18xx map and tile generator
===========================
Will build 18xx assets in a deterministic way. Currently focussed on tile
manifests, printable tile sheets and maps. The program takes a bunch of JSON
files which dictate what it should do. It outputs to SVG files, scaled to fit
A4 paper.
## Hexagon space
Items within a hex are usually given in hexagon-space. This is a 3 dimensional
space where the axis are at 60° to each other. An example of the axes is given
below. Note that the orientation of the axis when the hexagons are oriented
with horizontal edges differs from when the hexagons are oriented with vertical
edges.
Instead of using coordinates in hexagon-space there are these position codes
that can be used as a shortcut. North is the upper edge on a hexagon that has
horizontal edges, it is the top left edge on hexagons that are oriented
vertically.
* `N`: north edge
* `NE`: north east edge
* `NW`: north west edge
* `S`: south edge
* `SE`: south east edge
* `SW`: south west edge
* `C`: center of hexagon
When specifying coordinates a position code can be used by inserting one of
the six codes above as a string (`"N"`, `"NE"`, etc.) in the appropriate
location. As an alternative you can specify hexagon-space coordinates by using
`[<x>, <y>, <z>]` where `<x>`, `<y>` and `<z>` are floating point numbers.
These two methods of specifying coordinates are freely interchangeable.
## Colors
Here is a list of the colors that can be used, any other color string will be
black.

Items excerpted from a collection

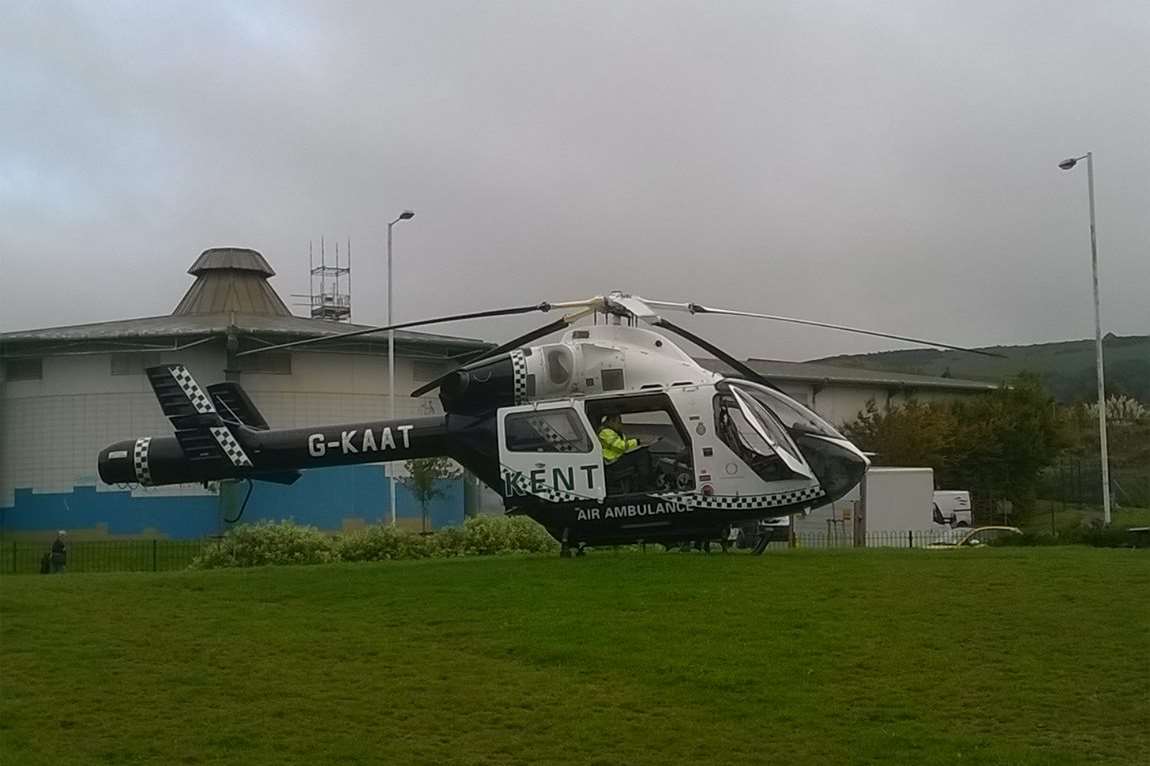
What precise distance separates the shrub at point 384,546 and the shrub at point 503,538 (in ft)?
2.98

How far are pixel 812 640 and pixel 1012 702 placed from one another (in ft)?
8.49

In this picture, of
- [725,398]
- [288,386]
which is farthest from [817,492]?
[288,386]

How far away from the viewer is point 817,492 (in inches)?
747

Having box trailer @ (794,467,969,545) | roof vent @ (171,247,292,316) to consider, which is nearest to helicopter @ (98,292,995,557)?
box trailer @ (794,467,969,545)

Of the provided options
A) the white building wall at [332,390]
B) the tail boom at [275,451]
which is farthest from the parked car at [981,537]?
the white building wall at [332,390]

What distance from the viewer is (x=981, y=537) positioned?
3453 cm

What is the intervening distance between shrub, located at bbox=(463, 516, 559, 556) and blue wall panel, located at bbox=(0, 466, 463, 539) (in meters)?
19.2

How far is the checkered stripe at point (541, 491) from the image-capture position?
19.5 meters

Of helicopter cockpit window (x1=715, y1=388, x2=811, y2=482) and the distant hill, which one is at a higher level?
...
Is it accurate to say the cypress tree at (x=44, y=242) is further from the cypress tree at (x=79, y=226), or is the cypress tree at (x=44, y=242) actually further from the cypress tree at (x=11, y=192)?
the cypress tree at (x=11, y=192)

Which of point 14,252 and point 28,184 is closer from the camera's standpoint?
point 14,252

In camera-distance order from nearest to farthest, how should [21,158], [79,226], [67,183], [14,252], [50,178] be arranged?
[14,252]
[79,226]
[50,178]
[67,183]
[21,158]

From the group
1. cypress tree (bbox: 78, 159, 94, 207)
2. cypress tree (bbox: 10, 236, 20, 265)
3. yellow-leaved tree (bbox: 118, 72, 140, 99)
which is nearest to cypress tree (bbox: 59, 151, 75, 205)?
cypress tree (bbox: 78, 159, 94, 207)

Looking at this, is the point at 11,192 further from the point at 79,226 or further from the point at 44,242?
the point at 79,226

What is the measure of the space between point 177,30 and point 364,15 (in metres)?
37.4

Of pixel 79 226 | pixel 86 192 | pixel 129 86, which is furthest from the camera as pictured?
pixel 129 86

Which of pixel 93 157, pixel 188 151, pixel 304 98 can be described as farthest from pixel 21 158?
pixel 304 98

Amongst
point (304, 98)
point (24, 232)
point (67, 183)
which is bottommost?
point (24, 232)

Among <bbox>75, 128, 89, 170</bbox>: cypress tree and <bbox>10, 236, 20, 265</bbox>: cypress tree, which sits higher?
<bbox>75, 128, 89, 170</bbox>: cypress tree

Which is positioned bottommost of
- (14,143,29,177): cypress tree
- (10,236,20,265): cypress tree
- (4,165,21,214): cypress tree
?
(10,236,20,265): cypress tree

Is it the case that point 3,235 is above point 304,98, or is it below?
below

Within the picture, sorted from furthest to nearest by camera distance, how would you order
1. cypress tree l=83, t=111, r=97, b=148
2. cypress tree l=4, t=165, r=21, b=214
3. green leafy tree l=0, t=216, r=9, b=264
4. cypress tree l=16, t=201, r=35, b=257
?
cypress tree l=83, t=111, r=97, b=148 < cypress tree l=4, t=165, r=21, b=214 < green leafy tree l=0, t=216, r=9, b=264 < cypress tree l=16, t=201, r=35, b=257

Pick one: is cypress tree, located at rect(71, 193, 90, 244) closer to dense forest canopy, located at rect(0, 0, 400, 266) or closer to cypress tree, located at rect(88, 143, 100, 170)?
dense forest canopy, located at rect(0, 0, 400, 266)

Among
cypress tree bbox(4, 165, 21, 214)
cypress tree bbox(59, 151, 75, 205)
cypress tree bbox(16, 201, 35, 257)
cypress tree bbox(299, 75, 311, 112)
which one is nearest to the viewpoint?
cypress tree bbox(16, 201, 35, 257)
---
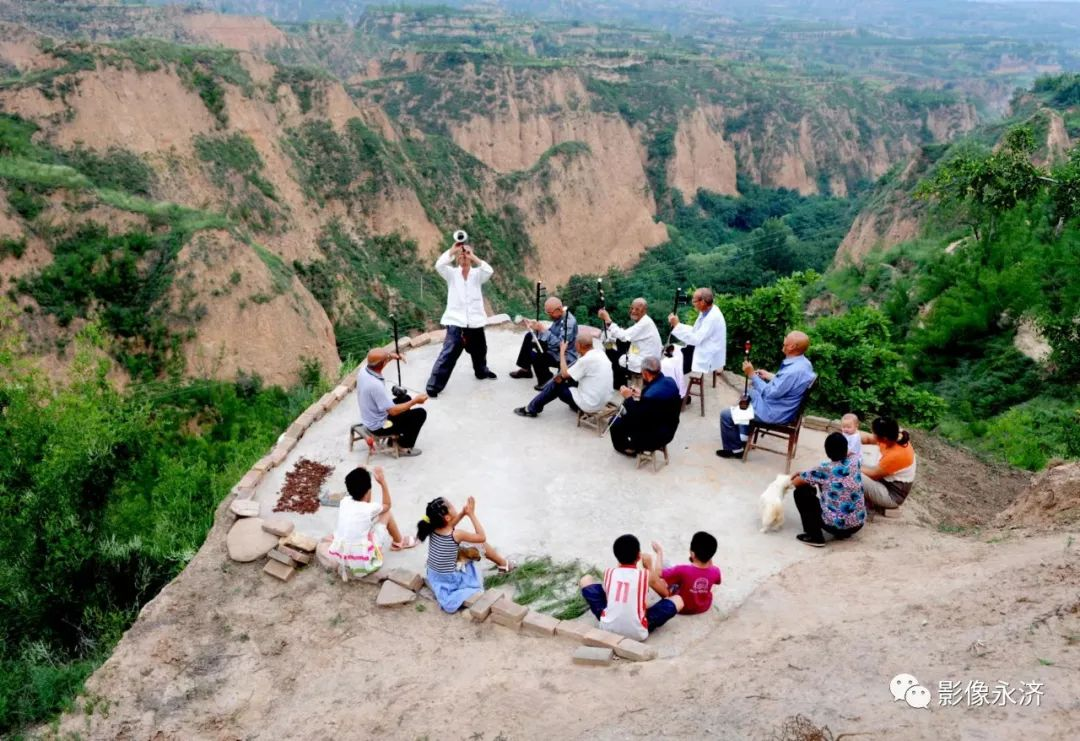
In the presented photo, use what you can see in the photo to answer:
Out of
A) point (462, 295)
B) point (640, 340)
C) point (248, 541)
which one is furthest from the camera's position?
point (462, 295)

* _Work instructions_:
In the 18xx tile generator text, what paper size are the output SVG files scaled to fit? Please rely only on the 18xx tile generator text for this.

* _Response to the exercise_:
A4 paper.